▶ [Yang Perlu Dikerjakan]:
Tulis ulang bagian teks tentang jagung titi, mulai dari "Meski tekstur dan" dan terus sampai "semburat manis jagung.", lalu ganti kata "melinjo" dengan "singkong".

▶ [Bagian Dokumen]:
Zainab Abdullah (63), salah satu pelaku usaha itu, kini sibuk mengejar permintaan jagung titi untuk kudapan Ramadhan. Sebab, sudah beberapa kali aktivitas itu dia tunda untuk menghadiri tahlilan dari keluarga korban banjir bandang di desa tetangga.

Pelaku usaha jagung titi, Zainab Abdullah (63) memasak jagung untuk diproduksi menjadi jagung titi di Desa Lamahala Jaya, Waiwerang Kota, Kabupaten Flores Timur, NTT, Senin (12/4/2021). (Antara/Andi Firdaus).
Penduduk Lamahala, Flores Timur, NTT mengunyah jagung titi, Senin (12/4/2021). (Antara/Andi Firdaus)

Sebanyak 50 batang jagung yang dipetik dari kebun, sanggup diproduksi Zainab hingga dua baskom besar. Satu baskomnya kira-kira 1,5 kilogram, lalu dijual ke pasar atau berkeliling kampung.

Salah satu pelanggannya adalah H Adnan Sangaji yang saat ini mewarisi tahta Kerajaan Lamahala sebagai keturunan ke-13 raja pendahulu, NN Sangaji. "Kalau Ramadhan bisa tambah untung Rp15 ribu. Kalau hari biasa untungnya Rp30 ribu sehari," katanya.

Baca Juga: Tradisi Ramadhan di Pagaralam, Warga Turun ke Tebat Tujuh Beku Tangkap Ikan

Raja Lamahala

Ditemui saat Antara berpamitan ke kediaman raja di dekat Istana Lamahala, Adnan Sangaji menyampaikan sejumlah hal terkait Ramadhan. Adnan membenarkan bahwa jagung titi merupakan salah makanan favoritnya, terutama saat bulan puasa.

"Warga Adonara yang sedang pergi merantau dalam waktu lama, pasti dia menangis kalau menemukan jagung titi di sana. Ini makanan yang mengingatkan mereka untuk pulang," katanya.

Meski tekstur dan proses pembuatan jagung titi mirip dengan emping, tapi tidak dengan rasanya. Emping berbahan dasar melinjo memiliki sedikit rasa pahit yang kerap bisa tersamarkan dengan pemberian bumbu yang pas.

Jagung titi khas Lamahala tak menyiratkan rasa pahit sedikit pun. Sensasi rasanya justru lebih meriah dengan tambahan garam yang membuat rasa gurihnya berpadu serasi dengan semburat manis jagung.

Warga Lamahala memilih untuk tetap melestarikan tradisi di bulan Ramadhan, meski kali ini masih berlangsung di masa pagebluk Covid-19.

"Kami tetap menjaga tradisi Ramadhan yang biasa dijalani karena bulan suci hanya datang sekali setiap tahunnya. Tapi tentunya kami siap mengikuti anjuran pemerintah untuk beribadah sesuai protokol kesehatan," tutur Adnan.

▶ [Data untuk Diperiksa]:

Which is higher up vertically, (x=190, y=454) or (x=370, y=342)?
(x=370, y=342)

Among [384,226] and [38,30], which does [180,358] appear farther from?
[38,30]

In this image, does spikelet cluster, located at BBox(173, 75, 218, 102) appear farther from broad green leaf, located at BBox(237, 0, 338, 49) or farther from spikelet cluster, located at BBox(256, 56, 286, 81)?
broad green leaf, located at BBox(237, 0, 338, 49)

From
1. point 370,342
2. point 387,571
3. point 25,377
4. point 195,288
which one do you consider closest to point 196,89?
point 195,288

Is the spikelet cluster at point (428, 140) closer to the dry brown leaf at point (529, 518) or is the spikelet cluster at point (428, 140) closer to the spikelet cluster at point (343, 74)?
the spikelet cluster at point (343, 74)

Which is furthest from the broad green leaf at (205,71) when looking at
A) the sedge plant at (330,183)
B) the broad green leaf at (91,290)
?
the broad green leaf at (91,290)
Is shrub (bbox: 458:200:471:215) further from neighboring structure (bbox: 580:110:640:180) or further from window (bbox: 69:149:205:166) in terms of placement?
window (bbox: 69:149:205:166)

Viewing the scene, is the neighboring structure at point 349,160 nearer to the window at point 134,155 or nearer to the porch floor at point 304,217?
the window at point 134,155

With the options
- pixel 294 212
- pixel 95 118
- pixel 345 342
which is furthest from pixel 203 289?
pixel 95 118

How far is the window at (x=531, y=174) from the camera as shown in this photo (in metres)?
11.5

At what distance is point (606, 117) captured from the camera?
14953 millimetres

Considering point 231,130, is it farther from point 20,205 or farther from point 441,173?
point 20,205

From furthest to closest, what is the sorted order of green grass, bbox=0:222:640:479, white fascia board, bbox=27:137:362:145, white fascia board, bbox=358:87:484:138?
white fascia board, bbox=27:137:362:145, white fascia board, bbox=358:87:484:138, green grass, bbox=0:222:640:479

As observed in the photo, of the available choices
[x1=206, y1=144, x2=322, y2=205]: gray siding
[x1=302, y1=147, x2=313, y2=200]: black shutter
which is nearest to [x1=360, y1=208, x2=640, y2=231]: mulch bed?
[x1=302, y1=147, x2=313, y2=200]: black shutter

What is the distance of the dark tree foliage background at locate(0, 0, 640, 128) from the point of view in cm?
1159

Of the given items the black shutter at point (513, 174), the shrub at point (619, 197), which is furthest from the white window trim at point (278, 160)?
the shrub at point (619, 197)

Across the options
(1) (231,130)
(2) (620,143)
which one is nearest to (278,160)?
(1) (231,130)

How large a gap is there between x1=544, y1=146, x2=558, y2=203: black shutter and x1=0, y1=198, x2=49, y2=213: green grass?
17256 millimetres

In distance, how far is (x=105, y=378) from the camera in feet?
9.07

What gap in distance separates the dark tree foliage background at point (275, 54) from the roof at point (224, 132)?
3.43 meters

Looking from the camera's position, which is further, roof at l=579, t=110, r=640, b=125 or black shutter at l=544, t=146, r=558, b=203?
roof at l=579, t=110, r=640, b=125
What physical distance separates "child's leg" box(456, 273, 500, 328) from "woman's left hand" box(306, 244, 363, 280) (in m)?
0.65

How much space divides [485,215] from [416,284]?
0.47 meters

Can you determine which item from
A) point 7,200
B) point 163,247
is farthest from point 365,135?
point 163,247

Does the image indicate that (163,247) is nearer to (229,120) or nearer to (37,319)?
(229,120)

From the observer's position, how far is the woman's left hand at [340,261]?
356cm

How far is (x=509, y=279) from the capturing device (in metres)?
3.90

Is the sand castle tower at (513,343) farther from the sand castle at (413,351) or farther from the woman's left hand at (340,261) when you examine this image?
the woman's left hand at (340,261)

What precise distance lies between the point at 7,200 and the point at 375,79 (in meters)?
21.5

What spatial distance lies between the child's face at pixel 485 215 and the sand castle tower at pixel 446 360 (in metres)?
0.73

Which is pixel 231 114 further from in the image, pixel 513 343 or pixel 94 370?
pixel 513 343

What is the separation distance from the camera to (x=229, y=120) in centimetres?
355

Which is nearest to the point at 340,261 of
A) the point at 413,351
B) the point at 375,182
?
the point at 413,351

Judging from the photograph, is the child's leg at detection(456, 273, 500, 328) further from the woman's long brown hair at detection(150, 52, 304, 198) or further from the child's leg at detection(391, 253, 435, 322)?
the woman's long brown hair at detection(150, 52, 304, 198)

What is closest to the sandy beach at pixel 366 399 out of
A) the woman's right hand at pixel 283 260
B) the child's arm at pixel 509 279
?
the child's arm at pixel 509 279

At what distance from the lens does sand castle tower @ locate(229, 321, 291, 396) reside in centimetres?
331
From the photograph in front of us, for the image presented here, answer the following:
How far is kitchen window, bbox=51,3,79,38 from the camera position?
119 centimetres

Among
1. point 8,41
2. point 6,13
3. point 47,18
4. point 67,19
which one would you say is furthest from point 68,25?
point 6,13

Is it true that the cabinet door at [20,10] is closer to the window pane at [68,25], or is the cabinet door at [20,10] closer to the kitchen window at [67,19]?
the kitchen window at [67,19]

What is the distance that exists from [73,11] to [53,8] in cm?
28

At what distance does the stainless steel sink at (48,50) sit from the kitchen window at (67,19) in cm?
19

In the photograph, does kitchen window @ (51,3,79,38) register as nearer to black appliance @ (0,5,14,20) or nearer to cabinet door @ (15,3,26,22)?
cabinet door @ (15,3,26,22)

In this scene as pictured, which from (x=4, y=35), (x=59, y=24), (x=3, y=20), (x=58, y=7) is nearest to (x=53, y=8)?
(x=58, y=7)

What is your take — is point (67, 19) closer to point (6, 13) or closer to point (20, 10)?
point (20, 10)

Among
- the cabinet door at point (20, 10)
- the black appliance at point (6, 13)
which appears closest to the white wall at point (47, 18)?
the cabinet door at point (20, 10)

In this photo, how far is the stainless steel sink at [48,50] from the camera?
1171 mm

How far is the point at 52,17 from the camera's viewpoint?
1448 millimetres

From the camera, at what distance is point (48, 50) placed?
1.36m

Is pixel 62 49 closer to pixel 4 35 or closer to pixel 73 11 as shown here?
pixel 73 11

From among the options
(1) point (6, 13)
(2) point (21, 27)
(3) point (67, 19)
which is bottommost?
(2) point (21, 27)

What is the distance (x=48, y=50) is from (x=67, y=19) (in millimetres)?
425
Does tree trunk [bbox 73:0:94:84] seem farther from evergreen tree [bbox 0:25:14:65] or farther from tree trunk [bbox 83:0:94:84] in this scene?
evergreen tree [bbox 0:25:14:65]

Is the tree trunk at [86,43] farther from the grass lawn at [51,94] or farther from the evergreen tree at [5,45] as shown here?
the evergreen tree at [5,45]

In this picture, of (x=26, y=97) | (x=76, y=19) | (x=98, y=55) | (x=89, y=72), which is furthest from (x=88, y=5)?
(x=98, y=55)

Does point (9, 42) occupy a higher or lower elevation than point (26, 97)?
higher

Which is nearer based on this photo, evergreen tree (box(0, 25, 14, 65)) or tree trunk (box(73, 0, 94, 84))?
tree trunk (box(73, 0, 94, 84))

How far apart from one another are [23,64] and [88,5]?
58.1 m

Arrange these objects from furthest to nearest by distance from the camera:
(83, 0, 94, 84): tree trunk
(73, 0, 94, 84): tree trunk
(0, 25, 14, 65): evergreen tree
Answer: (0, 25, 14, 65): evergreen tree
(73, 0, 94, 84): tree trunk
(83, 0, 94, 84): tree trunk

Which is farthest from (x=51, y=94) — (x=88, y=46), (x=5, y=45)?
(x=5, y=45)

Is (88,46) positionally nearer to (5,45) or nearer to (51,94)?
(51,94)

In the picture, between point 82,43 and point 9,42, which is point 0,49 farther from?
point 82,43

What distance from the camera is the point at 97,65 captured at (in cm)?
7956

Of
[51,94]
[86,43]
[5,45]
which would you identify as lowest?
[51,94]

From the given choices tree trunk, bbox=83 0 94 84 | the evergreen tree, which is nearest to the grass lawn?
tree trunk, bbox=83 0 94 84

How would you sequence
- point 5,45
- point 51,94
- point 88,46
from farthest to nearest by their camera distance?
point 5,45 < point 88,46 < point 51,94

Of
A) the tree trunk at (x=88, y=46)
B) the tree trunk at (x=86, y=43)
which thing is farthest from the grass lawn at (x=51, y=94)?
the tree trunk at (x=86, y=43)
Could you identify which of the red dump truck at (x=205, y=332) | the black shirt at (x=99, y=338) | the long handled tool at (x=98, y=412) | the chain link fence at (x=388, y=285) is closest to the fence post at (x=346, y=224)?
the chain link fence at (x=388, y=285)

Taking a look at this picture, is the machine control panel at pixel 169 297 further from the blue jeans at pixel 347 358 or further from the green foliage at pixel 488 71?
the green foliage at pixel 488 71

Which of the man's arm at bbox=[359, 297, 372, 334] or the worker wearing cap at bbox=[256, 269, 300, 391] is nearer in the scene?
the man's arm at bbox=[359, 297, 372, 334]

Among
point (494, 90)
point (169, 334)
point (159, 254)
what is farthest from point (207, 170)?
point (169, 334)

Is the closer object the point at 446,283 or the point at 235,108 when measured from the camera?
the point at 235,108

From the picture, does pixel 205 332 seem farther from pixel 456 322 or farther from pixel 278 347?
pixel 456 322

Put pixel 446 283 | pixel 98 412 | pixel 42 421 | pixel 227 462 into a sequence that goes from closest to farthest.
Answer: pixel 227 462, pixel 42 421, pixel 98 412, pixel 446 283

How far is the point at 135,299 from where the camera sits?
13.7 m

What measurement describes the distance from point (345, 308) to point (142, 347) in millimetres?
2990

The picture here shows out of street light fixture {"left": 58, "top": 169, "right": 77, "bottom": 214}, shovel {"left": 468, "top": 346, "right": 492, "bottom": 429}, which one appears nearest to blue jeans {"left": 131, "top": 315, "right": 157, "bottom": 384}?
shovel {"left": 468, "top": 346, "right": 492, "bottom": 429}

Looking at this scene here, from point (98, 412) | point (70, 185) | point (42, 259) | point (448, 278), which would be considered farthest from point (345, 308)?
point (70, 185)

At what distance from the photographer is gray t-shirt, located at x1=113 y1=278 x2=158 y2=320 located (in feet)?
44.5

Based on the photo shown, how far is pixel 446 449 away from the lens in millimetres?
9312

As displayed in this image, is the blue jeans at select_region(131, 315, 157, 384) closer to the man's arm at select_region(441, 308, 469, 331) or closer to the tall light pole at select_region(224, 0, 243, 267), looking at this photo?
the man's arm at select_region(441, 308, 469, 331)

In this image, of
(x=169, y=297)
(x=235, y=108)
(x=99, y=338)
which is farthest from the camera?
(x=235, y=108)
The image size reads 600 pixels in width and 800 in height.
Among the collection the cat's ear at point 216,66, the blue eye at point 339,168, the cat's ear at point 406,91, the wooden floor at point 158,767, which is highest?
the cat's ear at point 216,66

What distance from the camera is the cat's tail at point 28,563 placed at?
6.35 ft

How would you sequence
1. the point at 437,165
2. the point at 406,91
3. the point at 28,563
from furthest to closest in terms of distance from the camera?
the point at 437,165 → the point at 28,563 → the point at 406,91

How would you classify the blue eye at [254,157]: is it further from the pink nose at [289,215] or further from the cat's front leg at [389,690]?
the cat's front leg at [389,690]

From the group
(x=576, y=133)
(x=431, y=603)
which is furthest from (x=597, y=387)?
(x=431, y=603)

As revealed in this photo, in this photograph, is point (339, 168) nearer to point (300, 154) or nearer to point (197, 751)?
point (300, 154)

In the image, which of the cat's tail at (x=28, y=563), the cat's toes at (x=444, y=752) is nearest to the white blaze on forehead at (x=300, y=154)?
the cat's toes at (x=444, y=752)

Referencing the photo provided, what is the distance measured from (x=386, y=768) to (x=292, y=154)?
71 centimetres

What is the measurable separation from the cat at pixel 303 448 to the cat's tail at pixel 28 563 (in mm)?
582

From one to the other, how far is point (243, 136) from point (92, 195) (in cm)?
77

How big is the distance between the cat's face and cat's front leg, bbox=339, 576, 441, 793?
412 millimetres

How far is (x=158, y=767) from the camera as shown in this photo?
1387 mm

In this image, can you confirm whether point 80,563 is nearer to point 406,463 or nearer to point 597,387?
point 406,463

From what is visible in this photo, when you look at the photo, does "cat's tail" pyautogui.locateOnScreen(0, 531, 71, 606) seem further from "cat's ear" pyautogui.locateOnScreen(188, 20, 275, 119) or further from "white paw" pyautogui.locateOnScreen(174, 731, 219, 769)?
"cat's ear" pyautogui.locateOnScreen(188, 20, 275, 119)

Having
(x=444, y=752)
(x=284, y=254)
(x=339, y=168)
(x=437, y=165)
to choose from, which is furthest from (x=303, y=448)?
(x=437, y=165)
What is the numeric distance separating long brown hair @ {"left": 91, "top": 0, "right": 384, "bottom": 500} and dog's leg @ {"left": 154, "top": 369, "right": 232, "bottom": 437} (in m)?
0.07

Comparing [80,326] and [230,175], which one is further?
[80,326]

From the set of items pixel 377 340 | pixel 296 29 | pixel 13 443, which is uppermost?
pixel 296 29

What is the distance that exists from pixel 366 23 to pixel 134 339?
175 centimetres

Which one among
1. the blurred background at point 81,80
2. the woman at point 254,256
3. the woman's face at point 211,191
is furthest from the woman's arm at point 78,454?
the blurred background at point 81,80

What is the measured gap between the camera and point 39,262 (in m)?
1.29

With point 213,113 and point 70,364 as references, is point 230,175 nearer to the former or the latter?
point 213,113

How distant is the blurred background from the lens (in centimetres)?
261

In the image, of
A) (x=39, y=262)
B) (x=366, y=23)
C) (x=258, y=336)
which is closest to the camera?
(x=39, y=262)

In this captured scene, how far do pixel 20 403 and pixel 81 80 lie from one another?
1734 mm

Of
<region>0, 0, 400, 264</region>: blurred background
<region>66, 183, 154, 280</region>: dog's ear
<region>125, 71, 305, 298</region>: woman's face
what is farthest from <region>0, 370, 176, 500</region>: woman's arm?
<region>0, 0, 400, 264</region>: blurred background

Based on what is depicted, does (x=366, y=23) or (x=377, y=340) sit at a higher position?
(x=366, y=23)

▶ [Penyelesaian]:
Meski tekstur dan proses pembuatan jagung titi mirip dengan emping, tapi tidak dengan rasanya. Emping berbahan dasar singkong memiliki sedikit rasa pahit yang kerap bisa tersamarkan dengan pemberian bumbu yang pas.

Jagung titi khas Lamahala tak menyiratkan rasa pahit sedikit pun. Sensasi rasanya justru lebih meriah dengan tambahan garam yang membuat rasa gurihnya berpadu serasi dengan semburat manis jagung.